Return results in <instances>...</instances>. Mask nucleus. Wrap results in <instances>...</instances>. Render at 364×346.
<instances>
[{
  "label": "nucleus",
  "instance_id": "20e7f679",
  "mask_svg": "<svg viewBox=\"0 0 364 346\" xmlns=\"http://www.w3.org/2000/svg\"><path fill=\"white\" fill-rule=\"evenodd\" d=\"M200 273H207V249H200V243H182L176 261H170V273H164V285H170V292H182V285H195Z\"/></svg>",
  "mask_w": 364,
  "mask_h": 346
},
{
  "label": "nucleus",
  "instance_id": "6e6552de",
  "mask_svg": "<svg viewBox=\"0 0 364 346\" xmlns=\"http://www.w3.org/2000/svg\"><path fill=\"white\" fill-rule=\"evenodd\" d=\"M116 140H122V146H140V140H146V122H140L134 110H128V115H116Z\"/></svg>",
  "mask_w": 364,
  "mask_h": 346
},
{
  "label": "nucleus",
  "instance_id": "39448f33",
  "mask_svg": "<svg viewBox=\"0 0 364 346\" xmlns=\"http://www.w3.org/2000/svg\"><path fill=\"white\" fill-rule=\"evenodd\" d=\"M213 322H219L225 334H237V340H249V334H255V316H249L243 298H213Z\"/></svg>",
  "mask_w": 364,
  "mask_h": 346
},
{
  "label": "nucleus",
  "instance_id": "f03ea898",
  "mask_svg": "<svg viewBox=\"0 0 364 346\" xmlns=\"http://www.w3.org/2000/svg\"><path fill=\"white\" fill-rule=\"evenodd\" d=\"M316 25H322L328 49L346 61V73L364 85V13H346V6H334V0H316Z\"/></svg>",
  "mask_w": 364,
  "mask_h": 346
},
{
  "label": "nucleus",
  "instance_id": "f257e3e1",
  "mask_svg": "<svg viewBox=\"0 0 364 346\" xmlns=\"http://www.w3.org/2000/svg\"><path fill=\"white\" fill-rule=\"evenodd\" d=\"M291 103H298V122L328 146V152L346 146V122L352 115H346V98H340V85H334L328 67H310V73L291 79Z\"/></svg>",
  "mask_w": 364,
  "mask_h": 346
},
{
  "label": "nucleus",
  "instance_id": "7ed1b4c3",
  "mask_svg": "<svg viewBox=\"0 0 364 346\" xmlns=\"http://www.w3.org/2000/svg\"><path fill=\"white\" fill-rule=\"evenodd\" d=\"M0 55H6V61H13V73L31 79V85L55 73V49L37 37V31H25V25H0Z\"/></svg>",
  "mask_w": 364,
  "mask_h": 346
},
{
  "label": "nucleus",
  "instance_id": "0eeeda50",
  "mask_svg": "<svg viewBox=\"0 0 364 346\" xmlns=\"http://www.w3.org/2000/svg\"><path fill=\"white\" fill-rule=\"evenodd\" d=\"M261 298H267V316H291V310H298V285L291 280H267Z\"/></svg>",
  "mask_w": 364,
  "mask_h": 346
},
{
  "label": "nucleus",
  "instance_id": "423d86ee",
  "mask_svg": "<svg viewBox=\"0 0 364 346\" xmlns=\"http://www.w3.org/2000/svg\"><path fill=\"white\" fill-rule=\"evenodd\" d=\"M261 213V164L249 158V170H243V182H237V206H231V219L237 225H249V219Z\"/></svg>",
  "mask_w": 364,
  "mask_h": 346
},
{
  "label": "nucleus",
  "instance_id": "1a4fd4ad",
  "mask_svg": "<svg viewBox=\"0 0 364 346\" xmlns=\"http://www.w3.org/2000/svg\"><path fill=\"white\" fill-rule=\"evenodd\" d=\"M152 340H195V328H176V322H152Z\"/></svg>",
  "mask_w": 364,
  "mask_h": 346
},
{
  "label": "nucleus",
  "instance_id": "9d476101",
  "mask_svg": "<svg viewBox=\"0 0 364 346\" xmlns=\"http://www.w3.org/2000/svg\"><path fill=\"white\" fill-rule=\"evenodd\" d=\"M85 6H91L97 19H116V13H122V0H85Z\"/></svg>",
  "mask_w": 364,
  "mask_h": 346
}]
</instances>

==================================================

§ **Work to be completed**
Extract each line of the entries above that contains the string "instances".

§ **Reply to the task**
Return results in <instances>...</instances>. Mask nucleus. Wrap results in <instances>...</instances>. Render at 364×346.
<instances>
</instances>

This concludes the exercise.